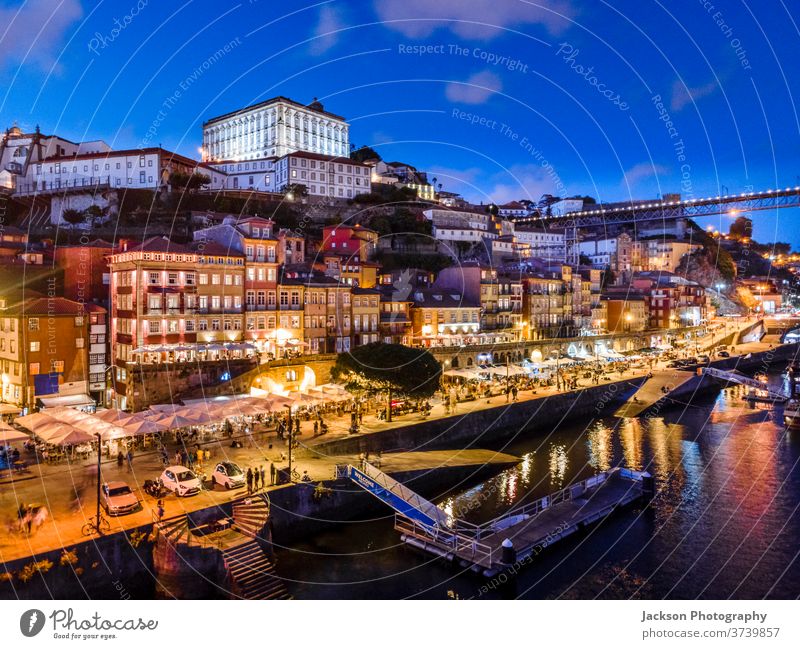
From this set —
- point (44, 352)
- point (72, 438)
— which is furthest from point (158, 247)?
point (72, 438)

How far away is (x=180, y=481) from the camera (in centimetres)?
2058

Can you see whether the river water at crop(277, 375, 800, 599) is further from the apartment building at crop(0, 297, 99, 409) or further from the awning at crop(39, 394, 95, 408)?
the apartment building at crop(0, 297, 99, 409)

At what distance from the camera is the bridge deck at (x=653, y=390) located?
46.3 m

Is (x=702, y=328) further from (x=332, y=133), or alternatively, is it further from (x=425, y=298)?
(x=332, y=133)

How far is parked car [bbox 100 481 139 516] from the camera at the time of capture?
59.6ft

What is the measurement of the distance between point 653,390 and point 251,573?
4139 centimetres

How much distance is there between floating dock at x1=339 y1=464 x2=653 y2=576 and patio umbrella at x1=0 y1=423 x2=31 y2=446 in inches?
491

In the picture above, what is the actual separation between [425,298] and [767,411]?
29379mm

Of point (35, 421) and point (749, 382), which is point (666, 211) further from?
point (35, 421)

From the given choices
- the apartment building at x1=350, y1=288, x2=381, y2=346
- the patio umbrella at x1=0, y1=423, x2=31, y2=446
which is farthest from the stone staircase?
the apartment building at x1=350, y1=288, x2=381, y2=346

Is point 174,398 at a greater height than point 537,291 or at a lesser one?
lesser

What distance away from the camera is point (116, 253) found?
39500 millimetres

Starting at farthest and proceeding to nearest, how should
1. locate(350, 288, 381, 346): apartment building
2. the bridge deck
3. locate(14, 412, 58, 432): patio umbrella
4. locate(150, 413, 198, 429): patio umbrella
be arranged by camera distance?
locate(350, 288, 381, 346): apartment building, the bridge deck, locate(150, 413, 198, 429): patio umbrella, locate(14, 412, 58, 432): patio umbrella
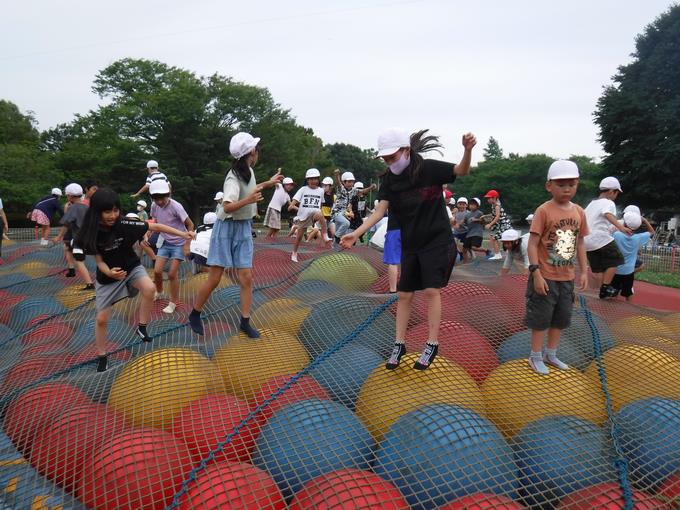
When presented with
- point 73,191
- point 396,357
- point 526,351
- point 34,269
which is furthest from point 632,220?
point 34,269

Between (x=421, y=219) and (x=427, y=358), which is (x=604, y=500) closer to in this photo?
(x=427, y=358)

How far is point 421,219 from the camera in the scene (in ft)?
10.5

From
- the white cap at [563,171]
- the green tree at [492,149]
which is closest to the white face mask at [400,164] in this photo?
the white cap at [563,171]

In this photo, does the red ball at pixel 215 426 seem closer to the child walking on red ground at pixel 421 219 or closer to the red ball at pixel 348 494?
the red ball at pixel 348 494

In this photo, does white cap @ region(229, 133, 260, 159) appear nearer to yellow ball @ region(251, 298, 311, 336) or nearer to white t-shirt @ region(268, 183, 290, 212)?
yellow ball @ region(251, 298, 311, 336)

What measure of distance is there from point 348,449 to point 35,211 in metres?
10.1

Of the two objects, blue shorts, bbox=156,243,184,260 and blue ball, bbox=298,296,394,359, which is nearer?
blue ball, bbox=298,296,394,359

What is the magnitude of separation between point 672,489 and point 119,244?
13.3 ft

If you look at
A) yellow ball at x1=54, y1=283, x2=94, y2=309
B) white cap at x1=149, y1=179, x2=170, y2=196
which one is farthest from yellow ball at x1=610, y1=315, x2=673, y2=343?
yellow ball at x1=54, y1=283, x2=94, y2=309

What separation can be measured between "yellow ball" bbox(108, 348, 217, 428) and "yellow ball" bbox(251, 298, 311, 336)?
0.90 m

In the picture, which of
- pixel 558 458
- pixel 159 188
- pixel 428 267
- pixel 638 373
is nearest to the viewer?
pixel 558 458

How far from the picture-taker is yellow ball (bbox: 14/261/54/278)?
7.54 m

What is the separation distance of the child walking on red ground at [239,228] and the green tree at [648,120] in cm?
2974

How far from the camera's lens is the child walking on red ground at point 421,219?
10.3 ft
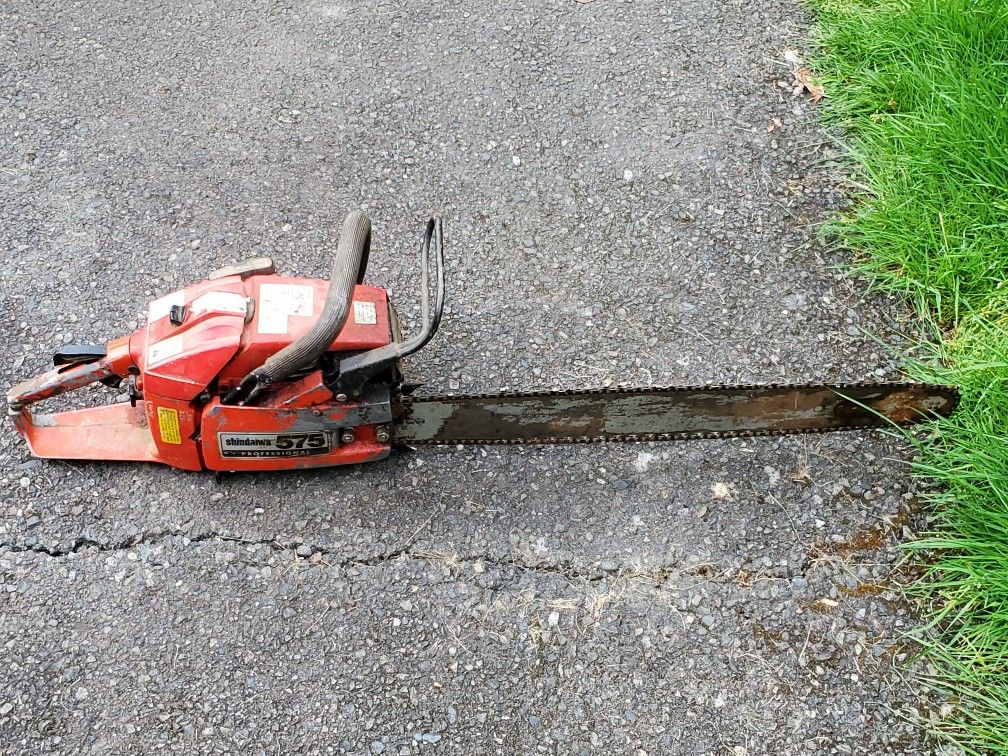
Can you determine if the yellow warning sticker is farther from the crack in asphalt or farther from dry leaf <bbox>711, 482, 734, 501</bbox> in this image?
dry leaf <bbox>711, 482, 734, 501</bbox>

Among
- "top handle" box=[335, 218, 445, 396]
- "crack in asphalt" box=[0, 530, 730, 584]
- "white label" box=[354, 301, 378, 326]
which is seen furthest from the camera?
"crack in asphalt" box=[0, 530, 730, 584]

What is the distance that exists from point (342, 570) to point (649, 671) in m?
0.94

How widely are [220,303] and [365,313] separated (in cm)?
39

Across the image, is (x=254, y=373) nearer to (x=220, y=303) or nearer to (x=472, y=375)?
(x=220, y=303)

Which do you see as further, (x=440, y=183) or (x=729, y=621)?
(x=440, y=183)

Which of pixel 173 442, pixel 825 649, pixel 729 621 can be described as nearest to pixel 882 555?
pixel 825 649

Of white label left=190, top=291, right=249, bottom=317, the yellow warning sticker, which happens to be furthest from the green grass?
the yellow warning sticker

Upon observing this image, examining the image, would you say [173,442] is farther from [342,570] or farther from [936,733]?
[936,733]

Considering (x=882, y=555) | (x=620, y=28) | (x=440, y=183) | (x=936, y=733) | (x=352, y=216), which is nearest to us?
(x=936, y=733)

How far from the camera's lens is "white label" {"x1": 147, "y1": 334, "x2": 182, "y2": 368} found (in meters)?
2.38

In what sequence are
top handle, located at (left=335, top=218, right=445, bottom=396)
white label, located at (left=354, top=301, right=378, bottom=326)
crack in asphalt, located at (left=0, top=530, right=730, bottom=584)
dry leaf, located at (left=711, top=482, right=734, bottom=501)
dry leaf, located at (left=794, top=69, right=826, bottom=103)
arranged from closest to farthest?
top handle, located at (left=335, top=218, right=445, bottom=396)
white label, located at (left=354, top=301, right=378, bottom=326)
crack in asphalt, located at (left=0, top=530, right=730, bottom=584)
dry leaf, located at (left=711, top=482, right=734, bottom=501)
dry leaf, located at (left=794, top=69, right=826, bottom=103)

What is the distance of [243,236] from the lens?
3.54 meters

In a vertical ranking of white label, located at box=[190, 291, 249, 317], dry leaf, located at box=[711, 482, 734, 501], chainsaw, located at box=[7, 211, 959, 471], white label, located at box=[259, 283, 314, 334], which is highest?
white label, located at box=[190, 291, 249, 317]

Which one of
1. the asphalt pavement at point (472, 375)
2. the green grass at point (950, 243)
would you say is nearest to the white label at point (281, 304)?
the asphalt pavement at point (472, 375)
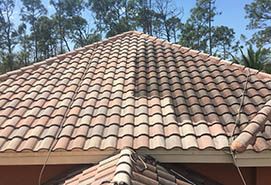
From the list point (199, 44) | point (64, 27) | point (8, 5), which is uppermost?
point (8, 5)

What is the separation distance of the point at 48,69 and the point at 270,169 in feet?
18.0

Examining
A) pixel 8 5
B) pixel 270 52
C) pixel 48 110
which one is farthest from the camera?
pixel 8 5

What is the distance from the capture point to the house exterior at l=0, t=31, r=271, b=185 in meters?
5.13

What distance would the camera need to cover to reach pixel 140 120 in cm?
580

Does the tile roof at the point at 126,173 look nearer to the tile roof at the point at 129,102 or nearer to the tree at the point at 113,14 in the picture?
the tile roof at the point at 129,102

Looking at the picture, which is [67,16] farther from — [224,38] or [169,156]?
[169,156]

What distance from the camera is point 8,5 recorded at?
1794 inches

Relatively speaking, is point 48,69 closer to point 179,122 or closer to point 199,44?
point 179,122

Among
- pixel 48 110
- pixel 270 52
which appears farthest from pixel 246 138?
pixel 270 52

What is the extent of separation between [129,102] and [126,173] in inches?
96.1

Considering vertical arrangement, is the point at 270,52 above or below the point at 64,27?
below

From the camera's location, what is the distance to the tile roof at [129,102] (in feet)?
17.5

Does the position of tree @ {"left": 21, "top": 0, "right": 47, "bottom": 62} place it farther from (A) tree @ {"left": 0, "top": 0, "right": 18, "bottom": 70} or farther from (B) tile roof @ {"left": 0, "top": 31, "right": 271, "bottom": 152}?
(B) tile roof @ {"left": 0, "top": 31, "right": 271, "bottom": 152}

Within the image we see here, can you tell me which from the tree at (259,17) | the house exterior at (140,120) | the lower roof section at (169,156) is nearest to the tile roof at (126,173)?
the house exterior at (140,120)
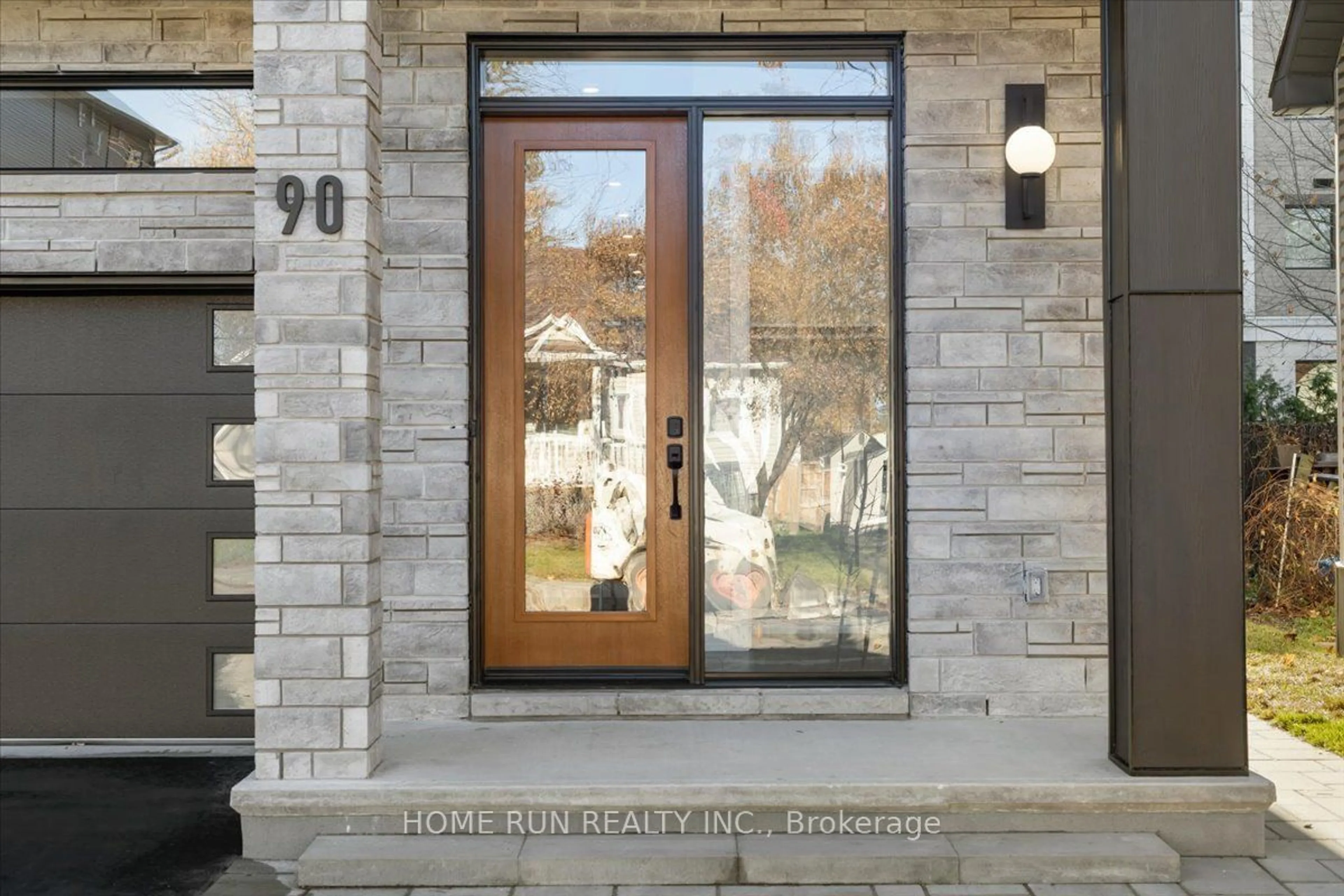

*What you should do*. Copy out the part of the listing that opens with the line containing "How much distance" and closes with the line containing "locate(350, 288, 381, 346): apartment building, the", switching "stone staircase" for "stone stairway" and leaving everything else unchanged.

*Exercise output*.
How much distance is there between floating dock at x1=339 y1=464 x2=653 y2=576 and patio umbrella at x1=0 y1=423 x2=31 y2=446 in inches?
491

In the picture above, what is the actual separation between [425,298] and [767,411]?
29379mm

Of point (35, 421) and point (749, 382), which is point (666, 211) further from?
point (35, 421)

From the given choices
- the apartment building at x1=350, y1=288, x2=381, y2=346
- the patio umbrella at x1=0, y1=423, x2=31, y2=446
which is farthest from the stone stairway?
the apartment building at x1=350, y1=288, x2=381, y2=346

Is point 174,398 at a greater height than point 537,291 or at a lesser one?
lesser

What distance away from the camera is point (116, 253) found?
39500 millimetres

Starting at farthest and proceeding to nearest, how should
1. locate(350, 288, 381, 346): apartment building
2. the bridge deck
3. locate(14, 412, 58, 432): patio umbrella
4. locate(150, 413, 198, 429): patio umbrella
be arranged by camera distance?
locate(350, 288, 381, 346): apartment building, the bridge deck, locate(150, 413, 198, 429): patio umbrella, locate(14, 412, 58, 432): patio umbrella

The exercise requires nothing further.